A high-performance system for creating a local mirror of open access publication URLs from OpenAlex snapshots. Designed to handle massive datasets (250M+ records, 400GB+ compressed) with memory-efficient processing, resume capability, and robust error handling.
- Scalable: Process 250M+ DOI-URL records from OpenAlex snapshots
- Memory-Efficient: Generator-based processing with constant memory usage
- Fault-Tolerant: SHA-256 hash-based progress tracking enables safe resume
- Storage-Optimized: Normalized database schema saves 17-40GB on full dataset
- Flexible: Filter by year, OA status, work type; output to CSV/JSON/TSV
# Install dependencies
pip install psycopg2-binary tqdm requests python-dotenv
# Configure database (.env file)
echo "POSTGRES_HOST=localhost
POSTGRES_DB=unpaywall
POSTGRES_USER=myuser
POSTGRES_PASSWORD=mypass" > .env
# Create database schema
python db/create_db.py
# Extract URLs from OpenAlex snapshot
python openalex_unpaywall_extractor.py \
--snapshot-dir ./openalex-snapshot \
--output urls.csv \
--oa-only --resume
# Import to PostgreSQL
python doi_url_importer.py --csv-file urls.csv --resume
# Query your data
psql -d unpaywall -c "SELECT url FROM unpaywall.doi_urls WHERE doi = '10.1038/nature12373'"See QUICKSTART.md for detailed setup instructions.
OpenAlex Snapshot (384GB)
│
▼
┌─────────────────────────────────┐
│ openalex_unpaywall_extractor.py │ ← Stream compressed JSONL
│ + FileTracker (SQLite) │ ← Resume capability
└─────────────────────────────────┘
│
▼
CSV/JSON/TSV
│
▼
┌─────────────────────────────────┐
│ doi_url_importer.py │ ← Batch processing
│ + CSVBatchProcessor │ ← Memory-efficient
└─────────────────────────────────┘
│
▼
┌─────────────────────────────────┐
│ PostgreSQL │
│ (Normalized Schema) │ ← 17-40GB storage savings
└─────────────────────────────────┘
│
▼
┌─────────────────────────────────┐
│ pdf_fetcher.py │ ← Download full-text PDFs
└─────────────────────────────────┘
| Document | Description |
|---|---|
| QUICKSTART.md | Get started in 5 minutes |
| DEVELOPERS.md | Complete API reference |
| NORMALIZED_DATABASE.md | Database schema details |
Extracts DOI-URL pairs from OpenAlex snapshot files.

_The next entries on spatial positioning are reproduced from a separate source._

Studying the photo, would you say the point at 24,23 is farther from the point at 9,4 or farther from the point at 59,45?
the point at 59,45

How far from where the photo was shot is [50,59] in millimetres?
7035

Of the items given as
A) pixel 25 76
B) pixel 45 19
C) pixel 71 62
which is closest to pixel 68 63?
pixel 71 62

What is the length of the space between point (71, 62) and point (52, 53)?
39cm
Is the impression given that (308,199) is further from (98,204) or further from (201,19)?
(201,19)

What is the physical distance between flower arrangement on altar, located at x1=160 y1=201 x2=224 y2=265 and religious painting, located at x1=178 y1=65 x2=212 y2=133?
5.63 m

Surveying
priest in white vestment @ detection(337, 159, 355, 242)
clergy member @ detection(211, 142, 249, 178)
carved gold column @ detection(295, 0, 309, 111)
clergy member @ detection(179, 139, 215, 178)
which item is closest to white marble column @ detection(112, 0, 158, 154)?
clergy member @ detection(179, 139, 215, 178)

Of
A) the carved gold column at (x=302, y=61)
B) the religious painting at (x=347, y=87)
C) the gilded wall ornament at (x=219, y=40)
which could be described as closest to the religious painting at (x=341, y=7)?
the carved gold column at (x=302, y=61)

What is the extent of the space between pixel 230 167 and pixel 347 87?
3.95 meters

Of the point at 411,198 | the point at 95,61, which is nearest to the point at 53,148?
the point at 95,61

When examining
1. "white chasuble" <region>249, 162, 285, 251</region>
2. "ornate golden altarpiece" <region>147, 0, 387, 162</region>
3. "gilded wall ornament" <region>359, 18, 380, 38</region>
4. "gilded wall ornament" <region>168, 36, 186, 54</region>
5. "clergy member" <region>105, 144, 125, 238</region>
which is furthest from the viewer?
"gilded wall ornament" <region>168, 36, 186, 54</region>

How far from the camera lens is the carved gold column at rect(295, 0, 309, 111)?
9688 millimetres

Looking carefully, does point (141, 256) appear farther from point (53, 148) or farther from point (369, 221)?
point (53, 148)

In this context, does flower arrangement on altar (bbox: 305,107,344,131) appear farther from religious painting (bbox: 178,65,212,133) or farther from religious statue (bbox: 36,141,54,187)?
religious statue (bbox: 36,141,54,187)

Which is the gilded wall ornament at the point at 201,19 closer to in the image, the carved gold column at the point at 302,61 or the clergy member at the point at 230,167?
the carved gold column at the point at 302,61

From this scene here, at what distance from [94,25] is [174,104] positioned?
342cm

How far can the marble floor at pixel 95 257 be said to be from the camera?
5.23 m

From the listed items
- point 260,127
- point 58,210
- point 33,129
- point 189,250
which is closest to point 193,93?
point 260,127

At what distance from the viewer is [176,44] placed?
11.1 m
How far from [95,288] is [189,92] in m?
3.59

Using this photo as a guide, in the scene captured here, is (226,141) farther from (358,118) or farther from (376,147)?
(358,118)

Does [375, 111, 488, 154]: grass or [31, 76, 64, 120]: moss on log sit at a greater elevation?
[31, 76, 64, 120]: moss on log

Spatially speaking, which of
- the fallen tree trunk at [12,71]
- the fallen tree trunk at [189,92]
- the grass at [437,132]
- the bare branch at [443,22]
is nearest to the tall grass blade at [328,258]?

python openalex_unpaywall_extractor.py \
--snapshot-dir /path/to/openalex \
--output urls.csv \
--format csv \
--oa-only \
--year-from 2020 \
--exclude-retracted \
--resumeFeatures:
- Processes compressed JSONL directly (no decompression needed)
- Extracts multiple URLs per DOI with metadata
- SQLite-based progress tracking with hash verification
- Filters: year range, OA status, work type, retraction status
Imports extracted data into PostgreSQL with normalized schema.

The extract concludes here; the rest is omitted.